LIHIR Gold Ltd (LGL), the second-largest gold mining company on the Australian Stock Exchange, is considering paying its first dividend since 2003 after output and prices rose.
“We are closer now than ever to start paying out regular dividends,” chief executive Arthur Hood told Bloomberg in a phone interview yesterday, citing gains in the gold price and better performance at its operations.
“Now is the time you should be rewarding shareholders with potentially a combination of dividends or capital returns or both.”
Gold for immediate delivery rose to a record yesterday as investors bought the precious metal to hedge against a lower dollar and a pickup in inflation.
Port Moresby-based Lihir, which owns mines in Australia, Papua New Guinea and Ivory Coast, has forecast record production this year.
The company may return to paying a dividend “in the not too distant future”, Hood said, without specifying a more precise timeframe. The company last paid a dividend of A$0.02 (K0.049) per share in 2003.
Lihir jumped 2.8% to A$3.29 (K8.06) at 12:45pm Sydney time on the Australian stock exchange.
The stock has risen 9.3% this year and has a market value of A$7.8 billion. (K19.12 billion).
The S&P/ASX 200 Index has climbed 30% this year.
“We’ve been driving down our cost of operation over the last few years so we’ve got very high margins,” Hood said in a separate interview on Bloomberg television.
Lihir produced a record 612,022 ounces of gold in the half- year to June 30 and has forecast output of between 1 million and 1.2 million ounces for the full year.

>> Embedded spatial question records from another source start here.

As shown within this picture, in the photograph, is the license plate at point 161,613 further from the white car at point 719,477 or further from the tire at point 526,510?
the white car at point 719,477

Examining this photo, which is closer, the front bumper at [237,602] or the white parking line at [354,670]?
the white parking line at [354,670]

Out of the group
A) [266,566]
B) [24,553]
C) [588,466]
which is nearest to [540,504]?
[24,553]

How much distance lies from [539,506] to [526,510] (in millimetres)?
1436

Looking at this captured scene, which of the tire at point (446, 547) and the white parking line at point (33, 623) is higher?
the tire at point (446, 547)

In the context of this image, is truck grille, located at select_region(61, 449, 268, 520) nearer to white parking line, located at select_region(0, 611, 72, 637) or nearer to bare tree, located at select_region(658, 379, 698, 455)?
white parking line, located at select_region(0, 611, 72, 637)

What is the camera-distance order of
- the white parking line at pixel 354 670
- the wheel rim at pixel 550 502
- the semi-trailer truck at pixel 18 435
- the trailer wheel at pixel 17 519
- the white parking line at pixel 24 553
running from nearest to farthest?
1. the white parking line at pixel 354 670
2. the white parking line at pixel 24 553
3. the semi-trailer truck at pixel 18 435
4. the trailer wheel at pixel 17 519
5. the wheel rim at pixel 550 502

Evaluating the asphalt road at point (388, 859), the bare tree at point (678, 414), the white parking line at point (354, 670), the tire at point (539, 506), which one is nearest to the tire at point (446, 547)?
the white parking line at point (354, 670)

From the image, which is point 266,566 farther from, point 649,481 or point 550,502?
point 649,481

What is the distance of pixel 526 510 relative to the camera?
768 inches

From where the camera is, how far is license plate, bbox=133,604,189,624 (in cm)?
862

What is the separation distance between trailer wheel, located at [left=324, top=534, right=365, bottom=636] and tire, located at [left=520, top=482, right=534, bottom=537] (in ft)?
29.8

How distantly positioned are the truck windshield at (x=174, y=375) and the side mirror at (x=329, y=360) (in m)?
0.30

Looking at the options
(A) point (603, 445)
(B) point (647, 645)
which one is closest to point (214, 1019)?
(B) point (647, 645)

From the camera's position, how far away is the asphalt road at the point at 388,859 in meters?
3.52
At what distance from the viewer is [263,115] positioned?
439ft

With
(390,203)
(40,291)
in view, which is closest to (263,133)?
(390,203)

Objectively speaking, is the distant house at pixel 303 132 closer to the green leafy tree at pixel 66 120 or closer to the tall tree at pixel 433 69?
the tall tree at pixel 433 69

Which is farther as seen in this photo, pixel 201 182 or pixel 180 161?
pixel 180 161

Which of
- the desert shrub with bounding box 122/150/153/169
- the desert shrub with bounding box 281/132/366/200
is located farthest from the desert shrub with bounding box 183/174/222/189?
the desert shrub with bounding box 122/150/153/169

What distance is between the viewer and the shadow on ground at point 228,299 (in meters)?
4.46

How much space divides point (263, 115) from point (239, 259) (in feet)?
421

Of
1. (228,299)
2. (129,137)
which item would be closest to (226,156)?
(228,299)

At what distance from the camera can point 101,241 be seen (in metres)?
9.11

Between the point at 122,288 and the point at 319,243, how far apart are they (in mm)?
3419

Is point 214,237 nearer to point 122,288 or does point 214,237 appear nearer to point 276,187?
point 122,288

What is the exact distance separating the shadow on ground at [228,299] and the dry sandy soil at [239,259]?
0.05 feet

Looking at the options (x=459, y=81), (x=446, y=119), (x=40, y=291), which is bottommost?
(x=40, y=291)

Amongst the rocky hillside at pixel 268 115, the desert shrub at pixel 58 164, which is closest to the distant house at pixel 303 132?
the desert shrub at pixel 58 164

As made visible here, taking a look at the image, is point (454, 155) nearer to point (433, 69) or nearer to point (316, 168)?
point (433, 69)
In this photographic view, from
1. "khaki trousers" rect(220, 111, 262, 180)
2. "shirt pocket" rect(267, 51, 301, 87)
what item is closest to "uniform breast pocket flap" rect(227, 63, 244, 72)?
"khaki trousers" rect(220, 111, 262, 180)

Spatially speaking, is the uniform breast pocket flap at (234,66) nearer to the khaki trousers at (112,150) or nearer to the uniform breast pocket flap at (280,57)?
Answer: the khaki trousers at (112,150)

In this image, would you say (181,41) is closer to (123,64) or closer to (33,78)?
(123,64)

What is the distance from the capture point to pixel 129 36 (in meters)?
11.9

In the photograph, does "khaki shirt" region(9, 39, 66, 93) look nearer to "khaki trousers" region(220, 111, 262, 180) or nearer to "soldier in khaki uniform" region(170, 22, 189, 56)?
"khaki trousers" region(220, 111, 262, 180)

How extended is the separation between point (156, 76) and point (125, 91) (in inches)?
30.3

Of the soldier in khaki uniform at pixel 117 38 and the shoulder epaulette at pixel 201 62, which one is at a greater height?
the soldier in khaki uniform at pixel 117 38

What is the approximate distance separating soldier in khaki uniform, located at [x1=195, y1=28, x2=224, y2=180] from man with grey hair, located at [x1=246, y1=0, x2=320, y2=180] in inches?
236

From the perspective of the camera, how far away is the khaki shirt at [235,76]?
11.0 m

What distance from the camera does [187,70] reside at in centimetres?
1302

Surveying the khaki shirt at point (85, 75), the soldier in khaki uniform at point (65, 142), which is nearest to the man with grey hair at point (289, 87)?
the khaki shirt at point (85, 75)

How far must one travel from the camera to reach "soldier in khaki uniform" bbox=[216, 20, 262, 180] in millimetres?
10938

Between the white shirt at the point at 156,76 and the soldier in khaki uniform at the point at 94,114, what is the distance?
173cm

Gold for immediate delivery traded at US$1,066.43 (K2,612.75) an ounce in Sydney. It touched a record of US$1,068.63 (K2,619.19) yesterday.
LGL is a major employer in PNG, with a workforce of some 3,500 nationals. The company produces more than 750,000 ounces of gold annually, is a major contributor to the PNG economy and is the second largest-listed company on the Port Moresby Stock Exchange.